Born in 1914 in the Siberian town of Chelyabinsk, abstract artist Esphyr Slobodkina offers a glimpse of abstract art in the first half of the twentieth century. In Composition (1940), oil on gessoed masonite, she creates forms using solid colors, including blue, purple, red, brown, grey, white and black. With simple shapes, the observer sees the importance of line. The abstract artist might intentionally use vertical, horizontal, or diagonal lines or simple shapes in a particular pattern to create movement or another visual effect. When shapes are not clearly defined in abstract art, other elements like color and line might become more important.

Color choices were important in another work, Abstraction with Red Circle (c. 1938); the artist uses a simpler combination of colors, including black, muted grays, yellow, red, and green. The last three colors are used to make small shapes stand out on the otherwise black and gray work. In these two works, we see that the subject and the specific shapes are not individually important. Rather, shapes combine to achieve balance. The great thing about Slobodkina is that she did not just paint. She wrote and illustrated children’s books, including the famous title, Caps for Sale, a Tale of a Peddler, Some Monkeys, and Their Monkey Business. She died at the age of 93 in 2002.

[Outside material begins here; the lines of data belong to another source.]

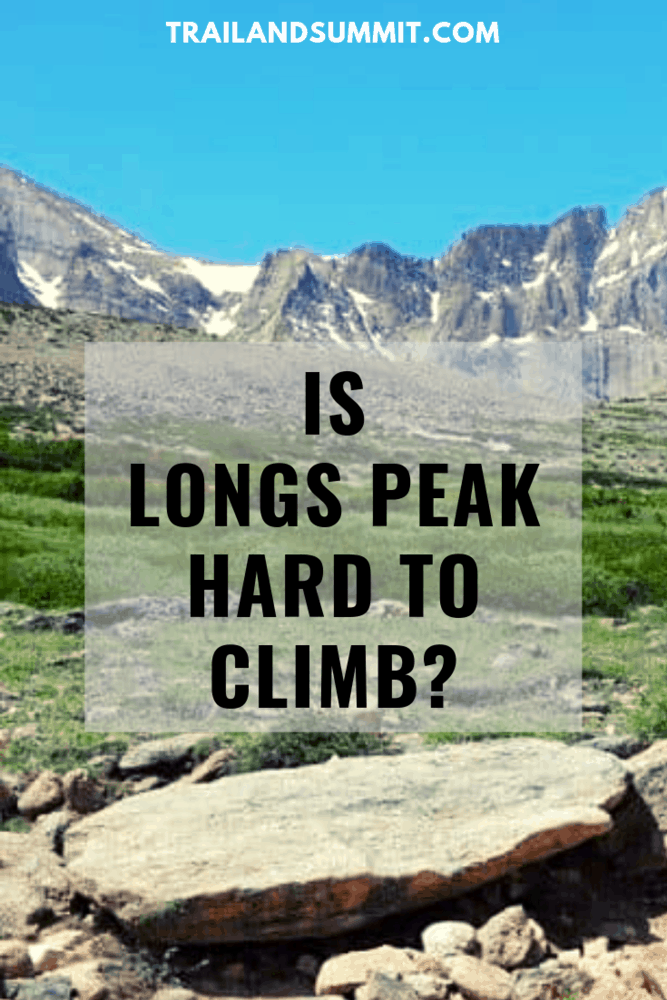 Is Longs Peak Hard to Climb?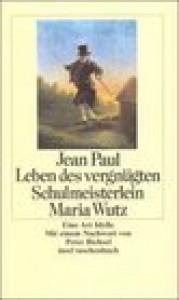 Leben des vergnügten Schulmeisterlein Maria Wutz in Auenthal: eine Art Idylle - Jean Paul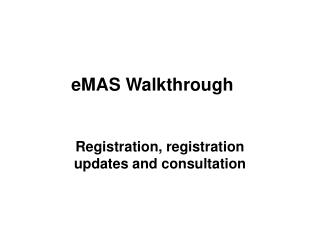 eMAS Walkthrough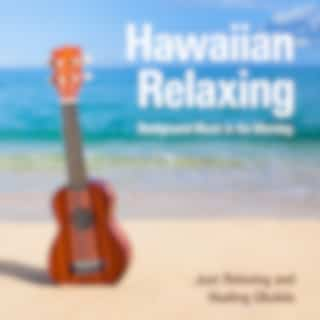 Hawaiian Relaxing Background Music in the Morning - Just Relaxing and Healing Ukulele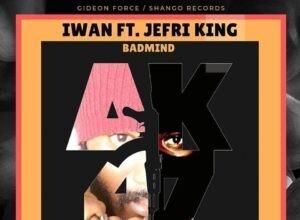 Photo of IWAN ft. Jefri King - Badmind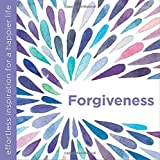 Forgiveness: Effortless Inspiration for a Happier Life (Effortless Inspiration/Happier)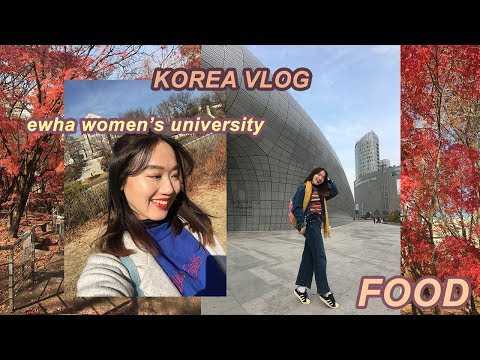 🇰🇷Korea Vlog 2018: Ewha Womens University + a LOT of KOREAN FOOD 🥘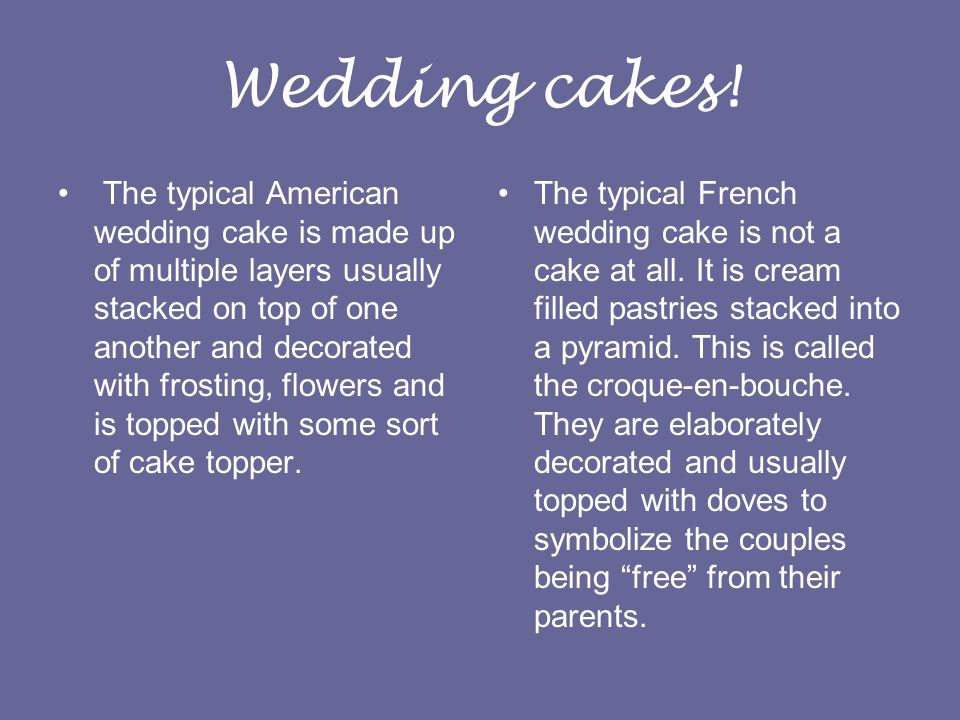 Wedding cakes! The typical American wedding cake is made up of multiple layers usually stacked on top of one another and decorated with frosting, flow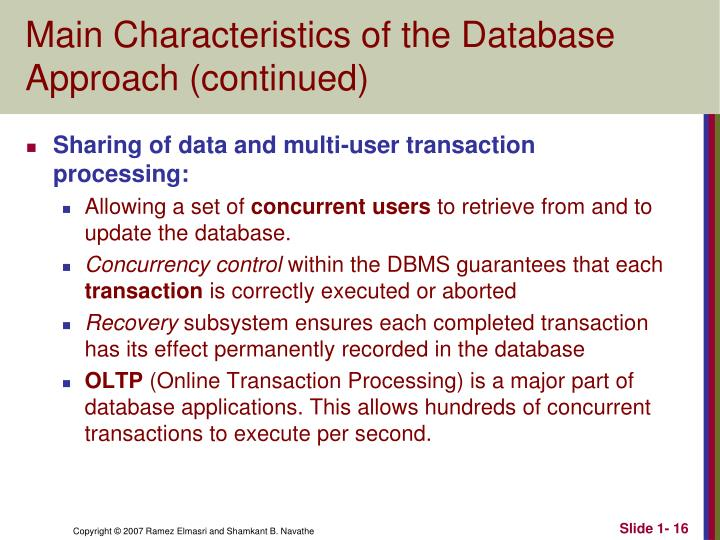 Main Characteristics of the Database Approach (continued)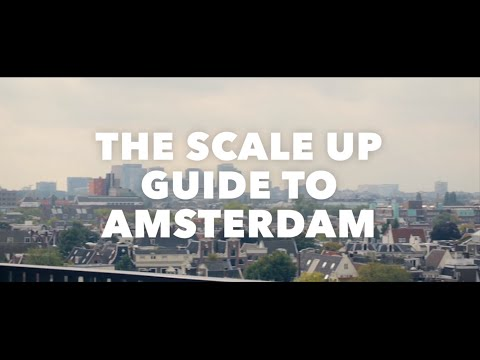 The Scale Up Guide to Amsterdam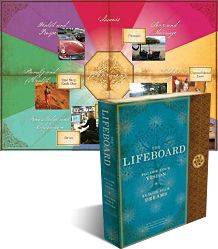 Businesses have business plans. The Lifeboard is a LIFE PLAN for your life! Follow Your Vision. Realize Your Dreams!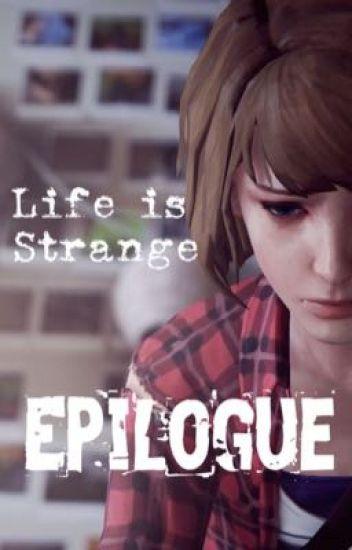 Life is Strange | Epilogue
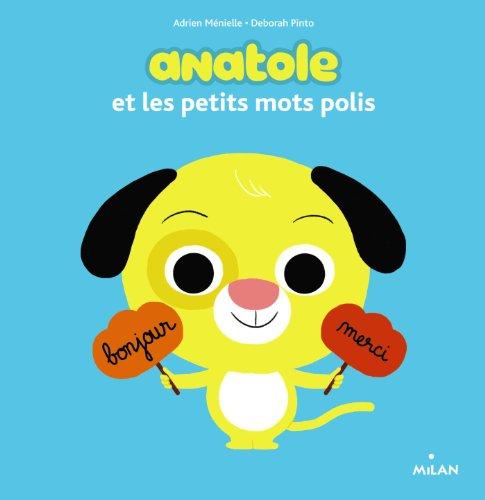 Anatole et les petits mots polis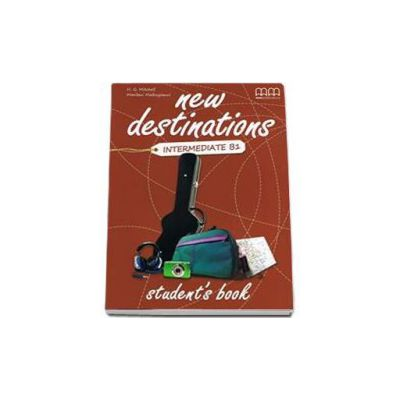 New Destinations Intermediate B1 level Students Book (H. Q. Mitchell)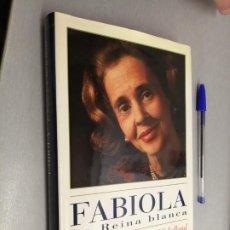 Libros de segunda mano: FABIOLA, LA REINA BLANCA / PHILIPPE SÉGUY Y ANTOINE MICHELLAND / ESPASA BIOGRAFÍAS 1996. Lote 227071825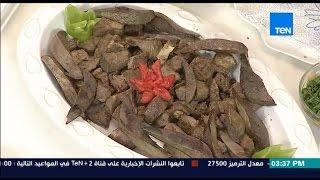 مطبخ 10/10 - الشيف أيمن عفيفي - والشيف حنان رمضان - طريقة عمل الفشة والطحال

Mark Rothko, an Abstract Expressionist painter and printmaker, was born in 1903 in Dvinsk, Russia. His original name was Marcus Rothkovich, and his hometown is now part of the modern state of Latvia. Rothko was a pioneer of the style of the 1950s and 1960s called color field theory in which large areas of color decorate the whole canvas. The field of color implies that the forms move beyond their borders into infinity. In “Untitled Work” (1955), the artist uses three rectangles (red, black, and white on yellow) to create a color composition on the picture. Rothko painted many rectangle compositions, and in his final years he painted contemplative murals at Houston’s Rothko Chapel. Rothko died in 1970.

Abstract art offers many more examples of the artist’s partial or complete departure from representational technique, and it thrives in the post-Modern world.